## EXTRAIT DU TEXTE
__________________________________________________
Mais nous étions plus calmes qu'hier ... Non pas que nous soyons devenus plus disciplinés, ou plus fatalistes. Mais tout simplement parce que le virus était passé par là, nous transformant d'acteurs-consommateurs inconscients à spectateurs-patients, inconscients aussi pour certains.
Le personnel se faufilait comme il pouvait entre nous. Comme hier les ambulances sur un périphérique saturé jusqu'à la bande d'arrêt d'urgence où, pas malin, j'avais trouvé moyen de me faire coincer. Aux urgences, j'y étais pour de bon, cette fois, et coincé pour plus longtemps.
__________________________________________________
## MATÉRIEL D'ÉTUDE
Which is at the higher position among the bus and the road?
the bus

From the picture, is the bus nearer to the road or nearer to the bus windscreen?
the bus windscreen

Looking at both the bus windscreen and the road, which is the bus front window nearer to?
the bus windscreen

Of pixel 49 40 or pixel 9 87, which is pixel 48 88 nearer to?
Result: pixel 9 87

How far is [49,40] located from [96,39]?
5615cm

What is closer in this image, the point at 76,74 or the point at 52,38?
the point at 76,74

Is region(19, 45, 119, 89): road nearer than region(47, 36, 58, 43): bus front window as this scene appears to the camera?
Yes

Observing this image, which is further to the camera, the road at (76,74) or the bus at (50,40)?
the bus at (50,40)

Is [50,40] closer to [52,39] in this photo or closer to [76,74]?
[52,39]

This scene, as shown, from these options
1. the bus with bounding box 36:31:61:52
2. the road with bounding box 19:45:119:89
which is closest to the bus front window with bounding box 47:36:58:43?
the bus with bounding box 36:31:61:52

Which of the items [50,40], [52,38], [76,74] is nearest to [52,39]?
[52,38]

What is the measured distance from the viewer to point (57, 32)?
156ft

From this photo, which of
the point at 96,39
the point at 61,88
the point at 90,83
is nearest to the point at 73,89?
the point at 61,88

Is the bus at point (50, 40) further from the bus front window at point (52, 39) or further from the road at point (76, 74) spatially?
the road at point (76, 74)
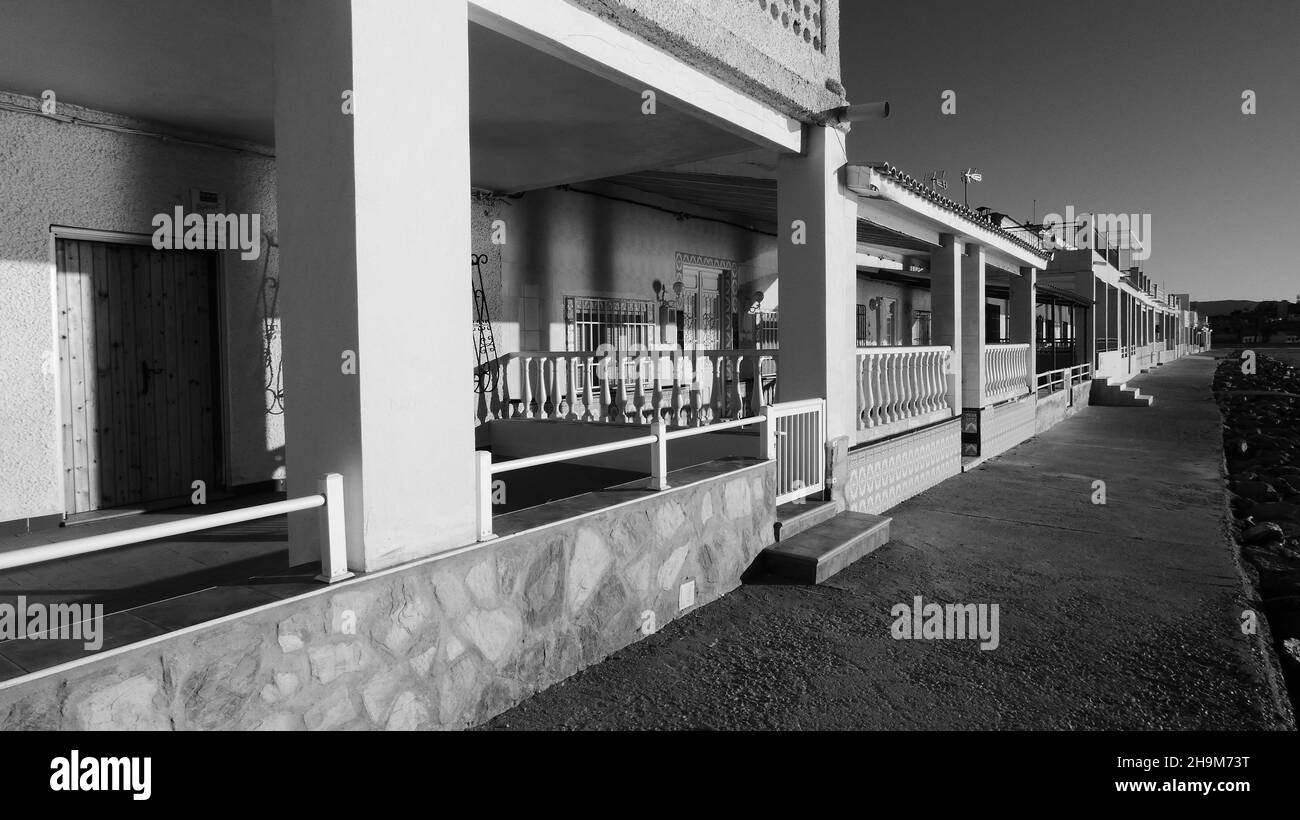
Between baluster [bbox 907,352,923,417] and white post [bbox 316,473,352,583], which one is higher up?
baluster [bbox 907,352,923,417]

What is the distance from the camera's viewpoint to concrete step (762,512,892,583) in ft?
19.1

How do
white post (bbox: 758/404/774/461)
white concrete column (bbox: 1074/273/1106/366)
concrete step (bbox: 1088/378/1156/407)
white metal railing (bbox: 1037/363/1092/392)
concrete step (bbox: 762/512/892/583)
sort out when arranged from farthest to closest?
white concrete column (bbox: 1074/273/1106/366) < concrete step (bbox: 1088/378/1156/407) < white metal railing (bbox: 1037/363/1092/392) < white post (bbox: 758/404/774/461) < concrete step (bbox: 762/512/892/583)

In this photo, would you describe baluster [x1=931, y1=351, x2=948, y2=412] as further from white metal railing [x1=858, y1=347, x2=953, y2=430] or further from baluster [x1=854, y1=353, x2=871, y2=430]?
baluster [x1=854, y1=353, x2=871, y2=430]

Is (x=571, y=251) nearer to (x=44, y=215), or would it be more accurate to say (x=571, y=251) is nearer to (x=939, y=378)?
(x=939, y=378)

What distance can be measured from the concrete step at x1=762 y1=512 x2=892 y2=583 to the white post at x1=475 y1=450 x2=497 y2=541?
8.96ft

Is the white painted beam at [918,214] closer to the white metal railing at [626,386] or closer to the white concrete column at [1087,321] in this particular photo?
the white metal railing at [626,386]

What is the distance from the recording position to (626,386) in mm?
8461

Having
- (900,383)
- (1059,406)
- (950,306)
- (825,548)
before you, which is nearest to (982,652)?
(825,548)

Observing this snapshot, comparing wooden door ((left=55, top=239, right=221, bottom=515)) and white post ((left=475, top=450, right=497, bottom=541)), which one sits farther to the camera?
wooden door ((left=55, top=239, right=221, bottom=515))

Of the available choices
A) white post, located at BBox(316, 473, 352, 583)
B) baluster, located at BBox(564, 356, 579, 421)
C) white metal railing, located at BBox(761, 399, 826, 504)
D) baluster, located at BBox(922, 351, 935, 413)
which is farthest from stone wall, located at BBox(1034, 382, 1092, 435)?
white post, located at BBox(316, 473, 352, 583)

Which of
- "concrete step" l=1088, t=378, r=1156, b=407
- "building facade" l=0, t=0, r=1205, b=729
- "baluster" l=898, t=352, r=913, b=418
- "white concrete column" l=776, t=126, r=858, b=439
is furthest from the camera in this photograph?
"concrete step" l=1088, t=378, r=1156, b=407

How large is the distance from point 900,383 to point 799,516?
3838 millimetres

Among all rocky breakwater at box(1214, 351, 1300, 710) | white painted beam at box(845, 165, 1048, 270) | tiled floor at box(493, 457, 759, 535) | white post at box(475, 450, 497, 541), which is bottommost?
rocky breakwater at box(1214, 351, 1300, 710)
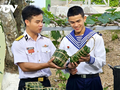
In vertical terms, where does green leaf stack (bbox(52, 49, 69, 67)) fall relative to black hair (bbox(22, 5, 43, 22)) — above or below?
below

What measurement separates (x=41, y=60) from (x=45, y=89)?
2.23 feet

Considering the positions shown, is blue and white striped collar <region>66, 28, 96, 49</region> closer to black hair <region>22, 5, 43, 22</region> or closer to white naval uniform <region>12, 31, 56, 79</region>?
white naval uniform <region>12, 31, 56, 79</region>

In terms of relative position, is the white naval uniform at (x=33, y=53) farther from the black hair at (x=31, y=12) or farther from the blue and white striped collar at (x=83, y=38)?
the blue and white striped collar at (x=83, y=38)

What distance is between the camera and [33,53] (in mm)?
2764

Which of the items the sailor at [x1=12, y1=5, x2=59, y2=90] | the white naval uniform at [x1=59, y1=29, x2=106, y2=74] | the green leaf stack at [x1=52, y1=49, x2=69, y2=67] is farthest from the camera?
the white naval uniform at [x1=59, y1=29, x2=106, y2=74]

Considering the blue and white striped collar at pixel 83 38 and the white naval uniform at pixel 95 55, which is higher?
the blue and white striped collar at pixel 83 38

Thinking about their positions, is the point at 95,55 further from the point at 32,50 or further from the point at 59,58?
the point at 32,50

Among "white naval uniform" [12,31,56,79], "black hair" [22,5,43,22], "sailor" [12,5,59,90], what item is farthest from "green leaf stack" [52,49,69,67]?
"black hair" [22,5,43,22]

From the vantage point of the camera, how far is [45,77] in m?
2.85

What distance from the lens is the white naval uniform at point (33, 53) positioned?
2705 millimetres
__________________________________________________
## SÉRIE D'EXERCICES
**a)** Mettez à jour le passage de l'extrait qui commence par "Mais nous étions" et va jusqu'à "pour plus longtemps.", en y remplaçant "ambulances" par "camions de pompiers".
**b)** D'après l'extrait, où circulaient les ambulances hier ?

## RÉSULTATS
**a)**
Mais nous étions plus calmes qu'hier ... Non pas que nous soyons devenus plus disciplinés, ou plus fatalistes. Mais tout simplement parce que le virus était passé par là, nous transformant d'acteurs-consommateurs inconscients à spectateurs-patients, inconscients aussi pour certains.
Le personnel se faufilait comme il pouvait entre nous. Comme hier les camions de pompiers sur un périphérique saturé jusqu'à la bande d'arrêt d'urgence où, pas malin, j'avais trouvé moyen de me faire coincer. Aux urgences, j'y étais pour de bon, cette fois, et coincé pour plus longtemps.

**b)** Sur un périphérique saturé jusqu'à la bande d'arrêt d'urgence.